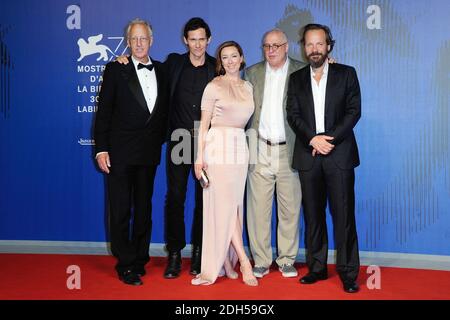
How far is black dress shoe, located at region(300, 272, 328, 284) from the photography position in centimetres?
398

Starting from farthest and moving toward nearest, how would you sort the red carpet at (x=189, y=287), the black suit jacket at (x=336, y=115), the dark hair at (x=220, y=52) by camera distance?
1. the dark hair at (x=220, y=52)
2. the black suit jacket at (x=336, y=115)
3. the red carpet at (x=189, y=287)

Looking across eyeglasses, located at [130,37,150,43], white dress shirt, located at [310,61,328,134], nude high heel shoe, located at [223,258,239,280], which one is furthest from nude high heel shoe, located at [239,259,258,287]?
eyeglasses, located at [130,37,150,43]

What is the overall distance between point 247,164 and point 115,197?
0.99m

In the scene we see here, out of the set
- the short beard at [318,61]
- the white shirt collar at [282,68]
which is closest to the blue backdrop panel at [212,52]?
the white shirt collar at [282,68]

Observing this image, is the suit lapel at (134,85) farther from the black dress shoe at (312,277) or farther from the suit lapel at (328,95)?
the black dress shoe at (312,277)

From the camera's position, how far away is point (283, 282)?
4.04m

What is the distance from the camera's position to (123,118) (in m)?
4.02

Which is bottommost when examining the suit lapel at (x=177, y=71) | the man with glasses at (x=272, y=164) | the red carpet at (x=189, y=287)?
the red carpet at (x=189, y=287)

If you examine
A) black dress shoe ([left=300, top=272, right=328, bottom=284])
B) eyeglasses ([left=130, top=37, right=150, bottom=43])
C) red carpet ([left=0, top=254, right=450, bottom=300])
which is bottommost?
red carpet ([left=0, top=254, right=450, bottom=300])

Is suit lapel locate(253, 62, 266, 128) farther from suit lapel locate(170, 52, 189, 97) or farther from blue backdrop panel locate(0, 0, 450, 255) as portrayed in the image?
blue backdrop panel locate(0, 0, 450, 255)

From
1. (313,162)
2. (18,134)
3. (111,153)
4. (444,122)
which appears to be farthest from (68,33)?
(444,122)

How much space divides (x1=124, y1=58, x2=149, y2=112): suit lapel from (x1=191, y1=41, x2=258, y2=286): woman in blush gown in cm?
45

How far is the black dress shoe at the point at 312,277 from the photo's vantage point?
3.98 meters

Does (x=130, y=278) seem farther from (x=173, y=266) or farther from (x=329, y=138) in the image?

-=-=-

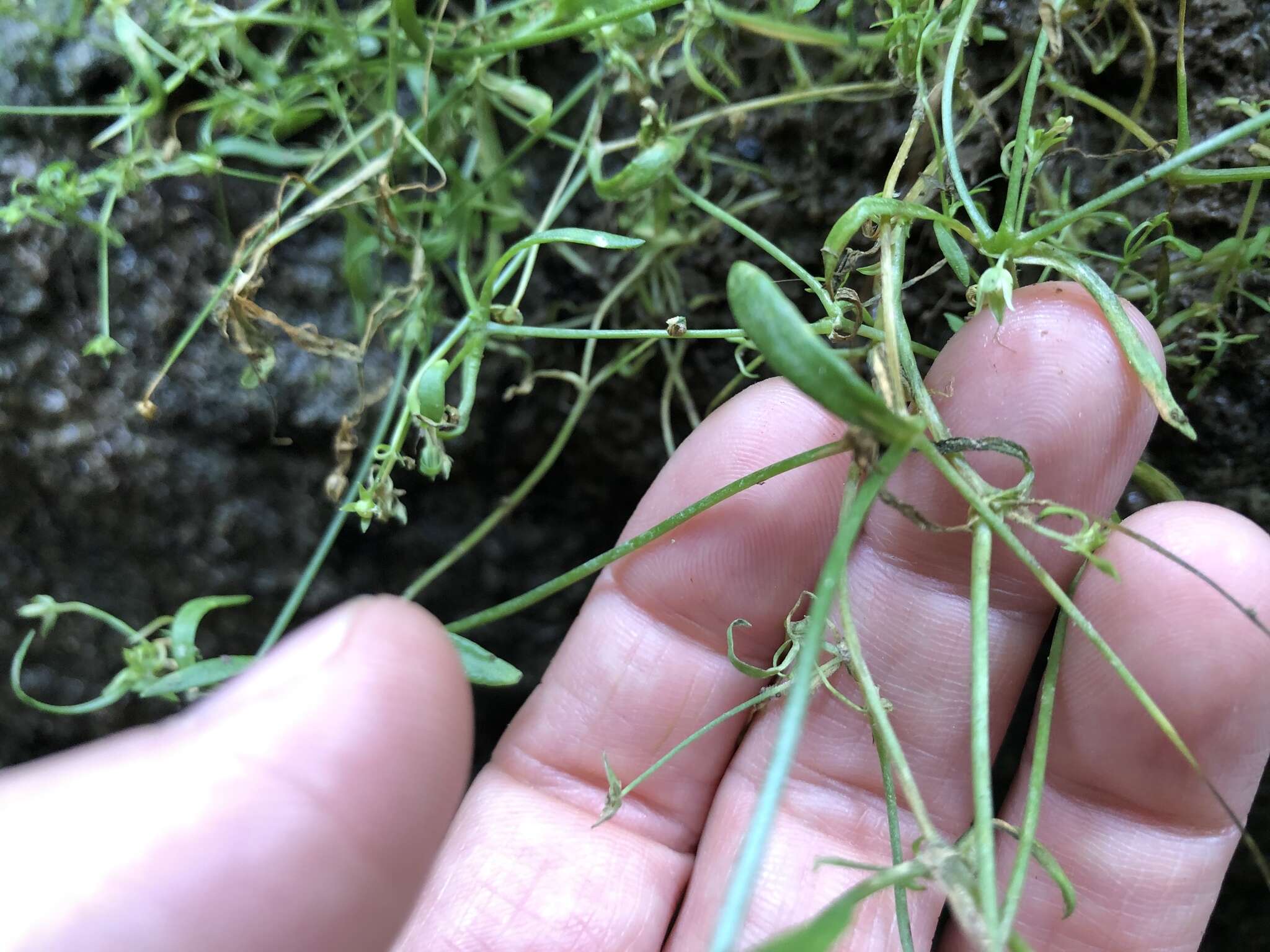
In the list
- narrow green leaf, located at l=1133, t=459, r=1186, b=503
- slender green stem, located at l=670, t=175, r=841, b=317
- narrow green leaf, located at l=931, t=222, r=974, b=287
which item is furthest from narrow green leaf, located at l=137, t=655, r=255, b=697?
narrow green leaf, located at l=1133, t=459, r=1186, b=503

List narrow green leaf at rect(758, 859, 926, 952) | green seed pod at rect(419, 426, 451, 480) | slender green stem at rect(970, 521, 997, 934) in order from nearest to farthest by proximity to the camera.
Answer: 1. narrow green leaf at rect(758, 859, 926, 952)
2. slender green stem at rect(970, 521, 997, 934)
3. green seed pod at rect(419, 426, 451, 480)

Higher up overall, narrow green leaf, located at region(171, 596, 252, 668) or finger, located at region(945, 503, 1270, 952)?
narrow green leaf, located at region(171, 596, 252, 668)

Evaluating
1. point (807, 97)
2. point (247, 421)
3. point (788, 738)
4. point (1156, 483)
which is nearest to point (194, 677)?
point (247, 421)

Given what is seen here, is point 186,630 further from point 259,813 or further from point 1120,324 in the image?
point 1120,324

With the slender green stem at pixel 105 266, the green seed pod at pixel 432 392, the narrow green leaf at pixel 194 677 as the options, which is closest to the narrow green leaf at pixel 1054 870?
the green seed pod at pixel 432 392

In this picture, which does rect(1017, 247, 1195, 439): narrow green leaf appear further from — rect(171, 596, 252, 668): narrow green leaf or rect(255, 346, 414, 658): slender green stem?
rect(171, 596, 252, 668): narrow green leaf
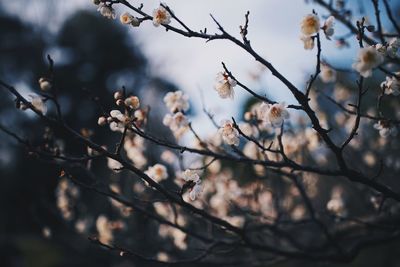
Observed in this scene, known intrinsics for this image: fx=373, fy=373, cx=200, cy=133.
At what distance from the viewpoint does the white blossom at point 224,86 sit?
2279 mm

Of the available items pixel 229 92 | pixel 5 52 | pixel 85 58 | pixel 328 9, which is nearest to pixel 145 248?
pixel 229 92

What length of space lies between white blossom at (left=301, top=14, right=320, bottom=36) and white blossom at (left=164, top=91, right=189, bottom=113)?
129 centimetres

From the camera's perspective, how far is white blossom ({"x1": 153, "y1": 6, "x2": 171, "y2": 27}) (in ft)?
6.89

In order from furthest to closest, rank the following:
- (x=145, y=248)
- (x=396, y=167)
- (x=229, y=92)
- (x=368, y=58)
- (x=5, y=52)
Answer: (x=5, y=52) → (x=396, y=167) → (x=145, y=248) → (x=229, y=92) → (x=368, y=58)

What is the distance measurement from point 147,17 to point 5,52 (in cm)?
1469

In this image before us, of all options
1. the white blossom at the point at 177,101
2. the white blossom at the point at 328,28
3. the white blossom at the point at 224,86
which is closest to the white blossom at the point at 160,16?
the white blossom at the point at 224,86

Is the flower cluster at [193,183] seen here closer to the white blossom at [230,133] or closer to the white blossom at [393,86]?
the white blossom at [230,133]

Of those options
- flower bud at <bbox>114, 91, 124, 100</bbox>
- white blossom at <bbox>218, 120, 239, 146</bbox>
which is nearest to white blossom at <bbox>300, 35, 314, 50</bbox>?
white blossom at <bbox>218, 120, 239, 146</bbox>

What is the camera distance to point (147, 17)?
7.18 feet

-=-=-

STATED TASK
Print the listing again word for word, from the line that contains "Higher up overall, narrow" through the line that contains "129 centimetres", both lines included, and leave out the pictures.

TASK OUTPUT
Higher up overall, narrow green leaf, located at region(171, 596, 252, 668) or finger, located at region(945, 503, 1270, 952)?
narrow green leaf, located at region(171, 596, 252, 668)

Evaluating
1. point (807, 97)
2. point (247, 421)
3. point (788, 738)
4. point (1156, 483)
which is nearest to point (194, 677)?
point (247, 421)

Given what is seen here, is point 186,630 further from point 259,813 or further from point 1120,324 in the image?
point 1120,324

With the slender green stem at pixel 105 266, the green seed pod at pixel 432 392, the narrow green leaf at pixel 194 677 as the options, which is closest to the narrow green leaf at pixel 1054 870?
the green seed pod at pixel 432 392

In this picture, which does rect(1017, 247, 1195, 439): narrow green leaf appear further from — rect(171, 596, 252, 668): narrow green leaf or rect(255, 346, 414, 658): slender green stem?
rect(171, 596, 252, 668): narrow green leaf
Observed in this scene, known intrinsics for this image: fx=373, fy=373, cx=200, cy=133.
At what distance from the viewpoint does the white blossom at point 224,86 sit?
2279 mm

Of the available items pixel 229 92 | pixel 5 52 | pixel 85 58 | pixel 328 9, which is nearest to pixel 145 248?
pixel 229 92

What length of space lies between white blossom at (left=301, top=14, right=320, bottom=36) and white blossom at (left=164, top=91, right=189, bottom=113)?
129 centimetres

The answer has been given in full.